TEXTE FOURNI:

M: Le projet a été monté dès le début pour faire 2 x 13 épisodes, tu as commencé a évoquer le fait qu’il y avait peut être quelque chose mais que tu ne savais pas trop… En bref, y a-t-il quelque chose de prévu pour la suite ?

TR: Qu’est ce que je peux dire ? La vérité ? Pour le moment on ne travaille plus du tout sur le projet, on est sur autre chose. J’ai ai entendu dire qu’éventuellement il serait possible de retravailler sur AKB0048 mais rien n’est confirmé. En effet la série a eu un succès tout a fait honorable donc ce n’est pas à exclure mais pour le moment tout le monde bosse a fond sur d’autres projets.

M: Ce serait plus une saison 3 ? Un film ?

TR: On en sait pas plus… Il y a beaucoup de confidentialité autour des projets. On est designer, pas producteurs. Même les réalisateurs savent au dernier moment sur quoi ils vont travailler. J’ai entendu qu’éventuellement quelque chose pourrait arriver mais très honnêtement je n’en sais pas plus. Ce sont les gens de King records, nos clients, qui décideront.

VOTRE IMAGE DES AKB MAINTENANT ?

(Données de raisonnement spatial à partir d'images)
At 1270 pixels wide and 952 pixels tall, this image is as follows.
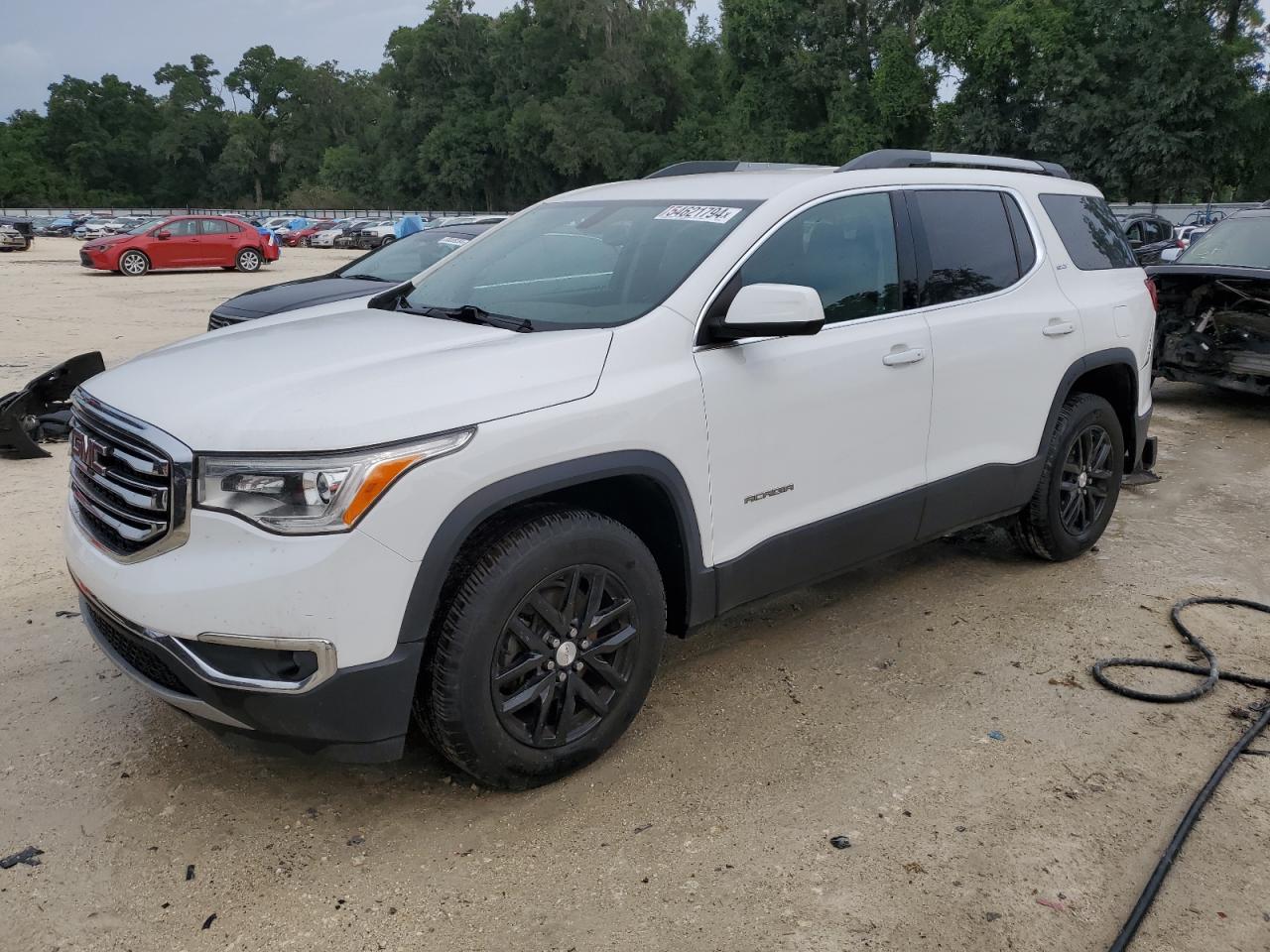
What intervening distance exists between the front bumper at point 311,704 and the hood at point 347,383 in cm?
58

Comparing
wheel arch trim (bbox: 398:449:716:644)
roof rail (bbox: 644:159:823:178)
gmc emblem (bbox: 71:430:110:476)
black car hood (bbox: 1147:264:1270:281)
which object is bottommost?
wheel arch trim (bbox: 398:449:716:644)

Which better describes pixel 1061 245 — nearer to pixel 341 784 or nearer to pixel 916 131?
pixel 341 784

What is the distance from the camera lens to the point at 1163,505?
6.43 meters

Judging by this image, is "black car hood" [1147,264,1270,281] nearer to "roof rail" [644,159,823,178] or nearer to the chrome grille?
"roof rail" [644,159,823,178]

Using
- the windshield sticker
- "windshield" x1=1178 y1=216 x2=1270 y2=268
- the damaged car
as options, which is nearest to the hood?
the windshield sticker

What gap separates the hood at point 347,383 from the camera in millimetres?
2725

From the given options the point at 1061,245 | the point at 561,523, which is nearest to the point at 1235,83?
the point at 1061,245

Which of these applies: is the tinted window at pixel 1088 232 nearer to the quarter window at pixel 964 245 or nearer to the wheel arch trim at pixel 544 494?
the quarter window at pixel 964 245

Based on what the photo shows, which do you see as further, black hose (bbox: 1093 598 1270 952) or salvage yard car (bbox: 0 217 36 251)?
salvage yard car (bbox: 0 217 36 251)

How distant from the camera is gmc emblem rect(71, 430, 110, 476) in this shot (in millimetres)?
3051

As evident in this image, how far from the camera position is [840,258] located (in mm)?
3922

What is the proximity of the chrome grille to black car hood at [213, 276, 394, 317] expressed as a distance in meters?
5.35

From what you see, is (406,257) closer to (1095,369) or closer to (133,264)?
(1095,369)

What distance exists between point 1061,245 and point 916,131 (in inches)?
1971
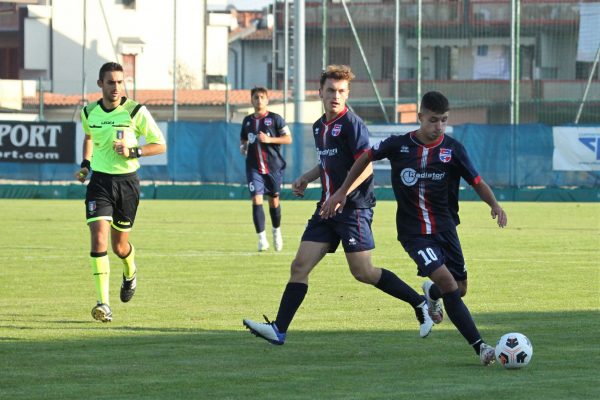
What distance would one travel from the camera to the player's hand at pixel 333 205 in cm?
959

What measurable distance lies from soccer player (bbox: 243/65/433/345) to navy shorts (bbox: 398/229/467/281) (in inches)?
30.7

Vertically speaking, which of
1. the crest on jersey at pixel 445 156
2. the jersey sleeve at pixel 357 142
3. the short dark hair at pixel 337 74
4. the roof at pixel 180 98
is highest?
the roof at pixel 180 98

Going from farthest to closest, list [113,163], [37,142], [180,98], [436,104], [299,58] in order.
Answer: [180,98], [299,58], [37,142], [113,163], [436,104]

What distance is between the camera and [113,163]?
39.5 ft

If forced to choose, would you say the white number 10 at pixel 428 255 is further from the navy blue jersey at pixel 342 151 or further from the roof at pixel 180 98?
the roof at pixel 180 98

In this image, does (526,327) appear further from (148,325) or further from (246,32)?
(246,32)

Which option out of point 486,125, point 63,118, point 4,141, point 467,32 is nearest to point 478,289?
point 486,125

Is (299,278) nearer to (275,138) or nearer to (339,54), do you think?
(275,138)

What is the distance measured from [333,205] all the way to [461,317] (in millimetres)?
1256

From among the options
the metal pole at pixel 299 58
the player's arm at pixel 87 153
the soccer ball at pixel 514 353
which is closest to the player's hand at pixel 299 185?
the soccer ball at pixel 514 353

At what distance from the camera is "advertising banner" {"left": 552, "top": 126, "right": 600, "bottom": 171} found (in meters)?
32.8

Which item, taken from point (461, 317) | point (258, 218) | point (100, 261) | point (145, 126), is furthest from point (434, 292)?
point (258, 218)

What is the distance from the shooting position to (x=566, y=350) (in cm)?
948

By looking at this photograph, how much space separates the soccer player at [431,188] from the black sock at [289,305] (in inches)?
30.6
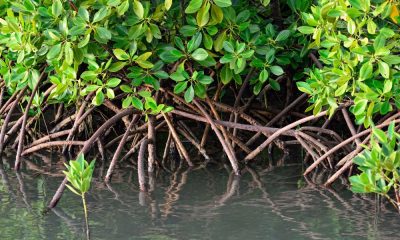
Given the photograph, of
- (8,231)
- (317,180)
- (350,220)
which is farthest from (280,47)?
(8,231)

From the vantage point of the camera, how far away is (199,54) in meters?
5.41

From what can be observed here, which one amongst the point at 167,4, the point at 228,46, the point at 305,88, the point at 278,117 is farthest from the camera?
the point at 278,117

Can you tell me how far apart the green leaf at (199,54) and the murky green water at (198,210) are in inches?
32.2

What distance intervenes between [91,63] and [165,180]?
1000 millimetres

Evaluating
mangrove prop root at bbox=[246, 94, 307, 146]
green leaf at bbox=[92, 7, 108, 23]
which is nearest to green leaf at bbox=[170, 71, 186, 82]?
green leaf at bbox=[92, 7, 108, 23]

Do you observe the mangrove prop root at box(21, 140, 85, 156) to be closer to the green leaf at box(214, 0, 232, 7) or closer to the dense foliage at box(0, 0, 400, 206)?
the dense foliage at box(0, 0, 400, 206)

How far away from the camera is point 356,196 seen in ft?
17.8

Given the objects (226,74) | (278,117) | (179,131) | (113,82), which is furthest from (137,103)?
(278,117)

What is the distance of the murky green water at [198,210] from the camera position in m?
4.76

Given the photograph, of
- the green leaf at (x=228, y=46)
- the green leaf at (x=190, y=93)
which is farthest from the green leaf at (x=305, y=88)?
the green leaf at (x=190, y=93)

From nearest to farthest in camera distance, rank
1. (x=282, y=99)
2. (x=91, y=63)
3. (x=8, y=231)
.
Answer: (x=8, y=231) → (x=91, y=63) → (x=282, y=99)

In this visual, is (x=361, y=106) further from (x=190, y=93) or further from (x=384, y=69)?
(x=190, y=93)

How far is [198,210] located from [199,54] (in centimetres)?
90

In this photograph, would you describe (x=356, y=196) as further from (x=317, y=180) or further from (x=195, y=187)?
(x=195, y=187)
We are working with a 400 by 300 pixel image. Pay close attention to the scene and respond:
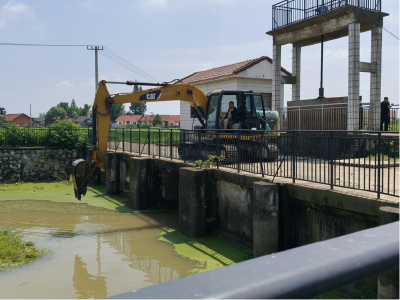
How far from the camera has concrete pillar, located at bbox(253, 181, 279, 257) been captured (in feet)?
25.4

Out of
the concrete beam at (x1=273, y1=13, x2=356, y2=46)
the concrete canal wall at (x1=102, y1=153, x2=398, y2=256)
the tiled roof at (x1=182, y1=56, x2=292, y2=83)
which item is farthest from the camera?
the tiled roof at (x1=182, y1=56, x2=292, y2=83)

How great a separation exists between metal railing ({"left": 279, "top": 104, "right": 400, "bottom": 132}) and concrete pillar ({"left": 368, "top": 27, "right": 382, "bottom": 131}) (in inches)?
8.4

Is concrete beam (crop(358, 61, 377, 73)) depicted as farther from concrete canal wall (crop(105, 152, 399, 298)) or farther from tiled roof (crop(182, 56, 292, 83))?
tiled roof (crop(182, 56, 292, 83))

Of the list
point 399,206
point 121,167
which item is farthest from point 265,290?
point 121,167

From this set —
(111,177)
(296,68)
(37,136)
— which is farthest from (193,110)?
(37,136)

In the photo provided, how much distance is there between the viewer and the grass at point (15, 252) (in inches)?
332

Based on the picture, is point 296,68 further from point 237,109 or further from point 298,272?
point 298,272

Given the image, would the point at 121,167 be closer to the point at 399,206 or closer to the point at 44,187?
the point at 44,187

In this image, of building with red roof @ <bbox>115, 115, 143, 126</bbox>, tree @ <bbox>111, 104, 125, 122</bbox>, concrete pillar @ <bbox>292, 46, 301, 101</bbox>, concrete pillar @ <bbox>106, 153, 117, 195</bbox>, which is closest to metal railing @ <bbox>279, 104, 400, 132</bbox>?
concrete pillar @ <bbox>292, 46, 301, 101</bbox>

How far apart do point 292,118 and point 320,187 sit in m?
10.8

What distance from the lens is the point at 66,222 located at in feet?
40.4

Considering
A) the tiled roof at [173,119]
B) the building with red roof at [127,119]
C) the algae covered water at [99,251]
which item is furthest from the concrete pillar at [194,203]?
the building with red roof at [127,119]

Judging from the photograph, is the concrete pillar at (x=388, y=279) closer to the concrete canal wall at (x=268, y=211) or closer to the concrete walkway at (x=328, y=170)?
the concrete canal wall at (x=268, y=211)

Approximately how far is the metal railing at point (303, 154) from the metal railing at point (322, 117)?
3281mm
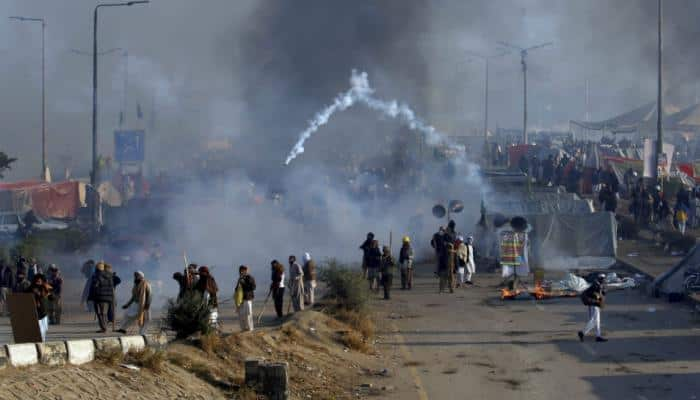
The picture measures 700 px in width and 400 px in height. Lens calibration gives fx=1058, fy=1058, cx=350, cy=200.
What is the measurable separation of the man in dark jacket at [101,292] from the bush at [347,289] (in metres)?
3.85

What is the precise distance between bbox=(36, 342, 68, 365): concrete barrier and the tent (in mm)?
12859

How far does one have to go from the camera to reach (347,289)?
1795cm

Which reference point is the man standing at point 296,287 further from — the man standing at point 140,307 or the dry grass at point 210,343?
the dry grass at point 210,343

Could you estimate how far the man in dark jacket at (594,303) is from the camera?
1556 cm

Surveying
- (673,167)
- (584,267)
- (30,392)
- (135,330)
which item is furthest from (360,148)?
(30,392)

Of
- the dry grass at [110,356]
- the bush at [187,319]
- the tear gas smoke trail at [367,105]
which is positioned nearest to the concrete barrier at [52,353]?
the dry grass at [110,356]

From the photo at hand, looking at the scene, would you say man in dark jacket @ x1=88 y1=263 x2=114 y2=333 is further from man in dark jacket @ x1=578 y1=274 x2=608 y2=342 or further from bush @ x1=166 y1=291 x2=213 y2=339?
man in dark jacket @ x1=578 y1=274 x2=608 y2=342

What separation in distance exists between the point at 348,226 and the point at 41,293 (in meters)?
17.5

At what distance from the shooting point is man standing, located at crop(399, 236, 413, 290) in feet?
71.2

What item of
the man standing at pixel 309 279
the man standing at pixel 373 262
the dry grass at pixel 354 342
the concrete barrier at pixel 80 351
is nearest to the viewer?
the concrete barrier at pixel 80 351

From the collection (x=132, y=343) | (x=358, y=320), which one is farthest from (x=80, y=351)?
(x=358, y=320)

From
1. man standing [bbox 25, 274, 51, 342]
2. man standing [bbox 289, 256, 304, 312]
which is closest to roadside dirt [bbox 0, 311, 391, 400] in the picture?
man standing [bbox 289, 256, 304, 312]

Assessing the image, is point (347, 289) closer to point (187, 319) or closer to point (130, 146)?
point (187, 319)

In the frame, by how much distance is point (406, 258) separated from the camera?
21875 millimetres
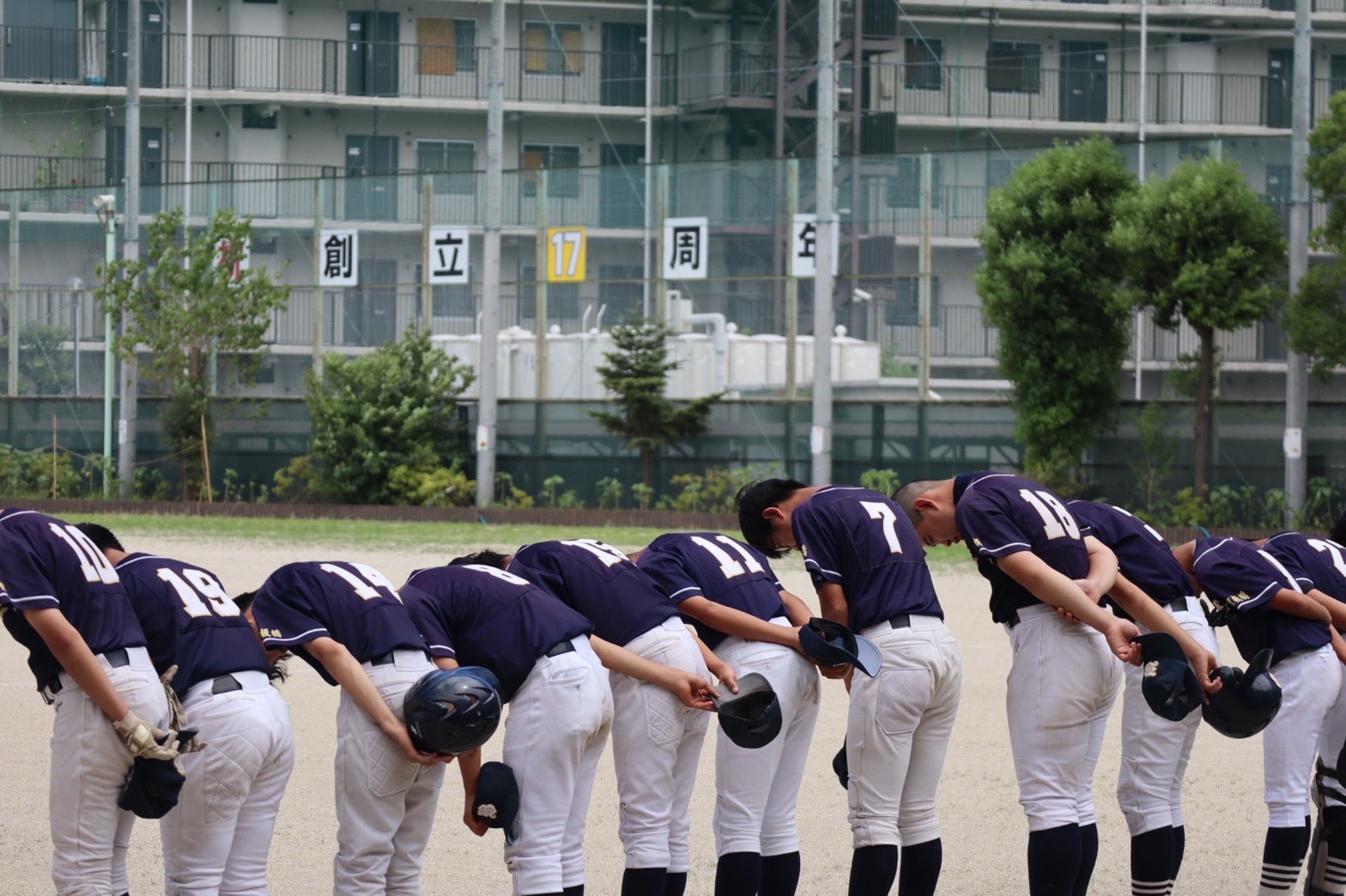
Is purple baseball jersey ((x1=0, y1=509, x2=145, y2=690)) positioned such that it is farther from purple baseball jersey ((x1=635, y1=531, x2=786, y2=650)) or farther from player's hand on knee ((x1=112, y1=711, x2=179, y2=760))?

CONSIGNES:
**a.** Traduisez en anglais cette phrase de l'entretien sur AKB0048 : « Même les réalisateurs savent au dernier moment sur quoi ils vont travailler. »
**b.** Dans l'entretien sur AKB0048, relevez tous les métiers ou groupes de personnes que TR cite dans la réponse qui commence par « On en sait pas plus… ».
**c.** Résumez l'entretien sur AKB0048 en deux phrases.

RÉPONSES:
**a.** Even the directors only find out at the last moment what they are going to work on.

**b.**
- les designers
- les producteurs
- les réalisateurs
- les gens de King records, les clients

**c.** Interrogé sur une suite à AKB0048, TR explique que l'équipe ne travaille plus du tout sur le projet et que rien n'est confirmé, même si le succès honorable de la série ne permet pas de l'exclure. Il ne sait pas s'il s'agirait d'une saison 3 ou d'un film, car les projets restent très confidentiels et la décision reviendra aux gens de King records.